Ligericus sum, nil Ligeris a me alienum puto.

L'intrépide Moussa

Le beau parleur.

 

 

Moussa le beau parleur, telle était la réputation de ce brave garçon dans son village à la lisière de la forêt profonde. Ne sachant rien faire de ses dix doigts sans véritablement la volonté d'apprendre à se rendre utile, Moussa avait pris le parti de gagner sa pitance en racontant des sornettes à qui manquait de compagnie ou de distraction.

 

Bien vite sa réputation de menteur invétéré et de raconteur drôlatique avait fait le tour du pays au point où de temps à autre, le roi en personne le convoquait dans son palais lorsqu'il avait besoin de s'égailler un peu. Les récits picaresques du gentil Moussa avaient le don de lui changer les idées et de lui faire oublier un peu le poids de sa charge.

 

Moussa considéra longtemps ce privilège comme un don du ciel, une faveur de la providence qu'elle fut divine ou bien diabolique. Il était devenu celui qui racontait à l'oreille du roi, une carte de visite qui lui valait la considération de tous et surtout une gratification à la hauteur de cette reconnaissance quand il venait déverser son lot de billevesées et coquecigrues au cours d'une veillée.

 

C'est justement alors qu'il avait débuté un récit épique chez un riche marchand de la cité qu'il fut interrompu par les envoyés du roi qui avaient ordre de se saisir de sa personne sur le champ. Moussa le beau parleur en eut la chique coupée, ce qui en ce qui le concerne, était un signe évident de grand trouble. Que lui voulait le Prince ? Qu'avait-il fait pour mériter pareille infamie ?

 

Mené sans tarder devant celui qui le mandait ainsi, Moussa redoutait le pire quand le Roi prit la parole.
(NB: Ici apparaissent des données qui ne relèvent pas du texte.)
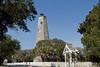 20090308 (1456) IMG_3681 - Bald Head Island NC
Non seulement ses craintes ne furent pas déçues mais qui plus est, le ciel lui tombait soudainement sur la tête. Le royaume était la proie d'un fléau épouvantable dont jusqu'alors, nul guerrier n'avait pu venir à bout. Pire même, aucun de ceux qui étaient partis affronter le danger n'étaient jamais revenus. Le monarque ne voyait plus que Moussa pour sauver le pays du désastre.

 

Le beau parleur avait tant et tant raconté ses exploits, tous plus extraordinaires les uns que les autres, que dans sa naïveté d'auditeur pris par la virtuosité du menteur, le roi avait fini par croire à l'invulnérabilité de son bouffon. Il ne voyait que lui pour affronter et mettre hors d'état de nuire la terrible bête fauve qui terrorisait villageois et voyageurs tout en dévorant les hommes d'armes qui tentaient de la vaincre.

 

Moussa ne pouvait reculer. Une demande du roi est une injonction contre laquelle il est impossible d'opposer la plus petite réserve, la moindre réticence. Tout refus de sa part le conduirait devant l'exécuteur des hautes œuvres. Il y a là de quoi perdre la tête. Il se voyait dans l'obligation de se mettre sur le champ en route pour son trépas ou sa fuite.

 

Le menteur était pris à son propre piège. Partir signifiait abandonner à jamais le confort et la vie facile qu'il avait gagné de par sa faconde. Il lui fallait disparaître à jamais, quitter cette contrée où sa renommée lui octroyait une vie facile et confortable pour se retrouver dans un nouveau territoire, une nouvelle langue qu'il ne maîtrisait pas et le contraindrait, quelle horreur, à travailler !

 

C'était ça ou la mort sur l'échafaud où dans la forêt. Moussa tout en promettant de se mettre en marche pour affronter le terrible danger prépara son baluchon pour un exil sans retour. Il s'équipa de son bâton de marche, de sa musette dans laquelle il glissa des provisions de bouche et dut abandonner dans sa demeure tout ce qui aurait été utile à une nouvelle existence.

 

Il ne pouvait en effet se mettre en chasse en emportant ses richesses accumulées ni sa garde robe. L'annonce de sa mission ayant fait le tour de la cité, c'est un immense cortège qui accompagna le courageux et intrépide Moussa aux portes de la fortification qui enceignait la ville. Au-delà, plus personne ne s'aventurait et chacun espérait au succès de l'expédition du beau parleur.

 

Moussa ne pouvait prendre la poudre d'escampette. Des milliers d'yeux suivaient, admiratifs, son départ vers l'aventure la plus périlleuse de son existence. Tous les gens, à l’instar du roi, avait une confiance aveugle en ce héros qui leur avait narré tant d'exploits mirifiques. Moussa, tout en menaçant de souiller ses braies, ne pouvait échapper à son destin. Il devait se diriger vers le péril puis attendre la nuit et filer dans l'autre sens à la faveur de l'obscurité.

 

Tout en avançant vers son destin, il implorait les puissances de la nature de lui venir en aide, de repousser le péril le plus longtemps possible. Il espérait de toute son âme que la bête féroce fut le plus loin possible et qu'il n'aurait pas à croiser son chemin avant que de prendre la poudre d'escampette.

 

Hélas, les voies du maître de l'univers ne sont faites que de chausse-trappes et de pièges sournois. Sitôt sous le couvert de la forêt, Moussa entendit le barrissement furieux d'un rhinocéros qui fonça sur lui. Jamais il n'avait vu animal plus puissant que ce monstre de chair et de muscles rendu furieux pour on ne sait quelle raison.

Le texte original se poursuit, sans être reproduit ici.